“The research identifies a reason for the empathy gap and answers the vital question of how do we create empathy between strangers,” said psychology professor Jeffrey Mogil from McGill University in Canada.

In the new study, Mogil and his team compared the reactions of undergraduate students to painful stimuli in various scenarios. The student participants were asked to submerge their arm in ice-cold water and rate their pain.

Their pain scores remained the same whether they experienced the pain alone or sitting across from a stranger.

However, the pain actually increased when a friend happened to sit across them.

“It would seem like more pain in the presence of a friend would be bad news, but it is a sign that there is strong empathy between individuals – they are indeed feeling each other’s pain,” Mogil added.

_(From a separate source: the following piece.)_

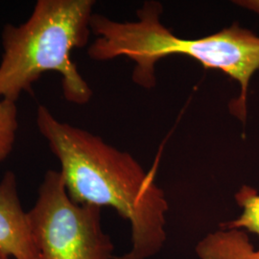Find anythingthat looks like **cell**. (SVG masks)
<instances>
[{"label": "cell", "mask_w": 259, "mask_h": 259, "mask_svg": "<svg viewBox=\"0 0 259 259\" xmlns=\"http://www.w3.org/2000/svg\"><path fill=\"white\" fill-rule=\"evenodd\" d=\"M36 122L61 164L70 199L78 204L110 206L129 221L132 247L113 259H148L162 250L169 205L155 174L99 136L57 119L46 106H38Z\"/></svg>", "instance_id": "6da1fadb"}, {"label": "cell", "mask_w": 259, "mask_h": 259, "mask_svg": "<svg viewBox=\"0 0 259 259\" xmlns=\"http://www.w3.org/2000/svg\"><path fill=\"white\" fill-rule=\"evenodd\" d=\"M162 10L159 2L147 1L137 11V20L125 22L93 14L91 29L96 38L88 55L99 62L119 57L132 60L133 82L146 90L157 84L158 61L173 55L194 59L205 68L218 69L238 83L239 96L230 104V111L245 124L250 80L259 70L258 35L233 23L206 37L183 38L161 23Z\"/></svg>", "instance_id": "7a4b0ae2"}, {"label": "cell", "mask_w": 259, "mask_h": 259, "mask_svg": "<svg viewBox=\"0 0 259 259\" xmlns=\"http://www.w3.org/2000/svg\"><path fill=\"white\" fill-rule=\"evenodd\" d=\"M93 0H38L30 18L20 25L6 24L2 31L0 98L12 102L48 71L62 77L64 97L85 105L91 87L71 60L75 48L88 45L92 33Z\"/></svg>", "instance_id": "3957f363"}, {"label": "cell", "mask_w": 259, "mask_h": 259, "mask_svg": "<svg viewBox=\"0 0 259 259\" xmlns=\"http://www.w3.org/2000/svg\"><path fill=\"white\" fill-rule=\"evenodd\" d=\"M27 214L39 259L114 258L111 238L103 232L101 207L74 203L60 172L47 171Z\"/></svg>", "instance_id": "277c9868"}, {"label": "cell", "mask_w": 259, "mask_h": 259, "mask_svg": "<svg viewBox=\"0 0 259 259\" xmlns=\"http://www.w3.org/2000/svg\"><path fill=\"white\" fill-rule=\"evenodd\" d=\"M0 252L14 259H39L19 201L16 174L8 171L0 182Z\"/></svg>", "instance_id": "5b68a950"}, {"label": "cell", "mask_w": 259, "mask_h": 259, "mask_svg": "<svg viewBox=\"0 0 259 259\" xmlns=\"http://www.w3.org/2000/svg\"><path fill=\"white\" fill-rule=\"evenodd\" d=\"M195 252L198 259H259L248 232L222 227L199 241Z\"/></svg>", "instance_id": "8992f818"}, {"label": "cell", "mask_w": 259, "mask_h": 259, "mask_svg": "<svg viewBox=\"0 0 259 259\" xmlns=\"http://www.w3.org/2000/svg\"><path fill=\"white\" fill-rule=\"evenodd\" d=\"M234 198L242 212L236 219L223 223L220 227L242 230L253 233L259 237L258 191L249 185H243L235 193Z\"/></svg>", "instance_id": "52a82bcc"}, {"label": "cell", "mask_w": 259, "mask_h": 259, "mask_svg": "<svg viewBox=\"0 0 259 259\" xmlns=\"http://www.w3.org/2000/svg\"><path fill=\"white\" fill-rule=\"evenodd\" d=\"M19 130L17 103L0 98V163L7 159L14 150Z\"/></svg>", "instance_id": "ba28073f"}, {"label": "cell", "mask_w": 259, "mask_h": 259, "mask_svg": "<svg viewBox=\"0 0 259 259\" xmlns=\"http://www.w3.org/2000/svg\"><path fill=\"white\" fill-rule=\"evenodd\" d=\"M233 4L259 15V0H234Z\"/></svg>", "instance_id": "9c48e42d"}, {"label": "cell", "mask_w": 259, "mask_h": 259, "mask_svg": "<svg viewBox=\"0 0 259 259\" xmlns=\"http://www.w3.org/2000/svg\"><path fill=\"white\" fill-rule=\"evenodd\" d=\"M0 259H12L8 255H6V254H4V253H2V252H0Z\"/></svg>", "instance_id": "30bf717a"}]
</instances>
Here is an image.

To further test this “social stress” barrier to empathy between strangers, student participants paired with strangers were given the opportunity to play “Rock Band” prior to the experiment.

After only 15 minutes of playing “Rock Band” together, these strangers showed empathy toward one another when they experienced the pain from exposure to ice water.

“It turns out that even a shared experience that is as superficial as playing a video game together can move people from the ‘stranger zone’ to the ‘friend zone’ and generate meaningful levels of empathy,” Mogil said.

This demonstrates that basic strategies to reduce social stress could start to move us from an empathy deficit to a surplus, said the study that appeared in the journal Current Biology.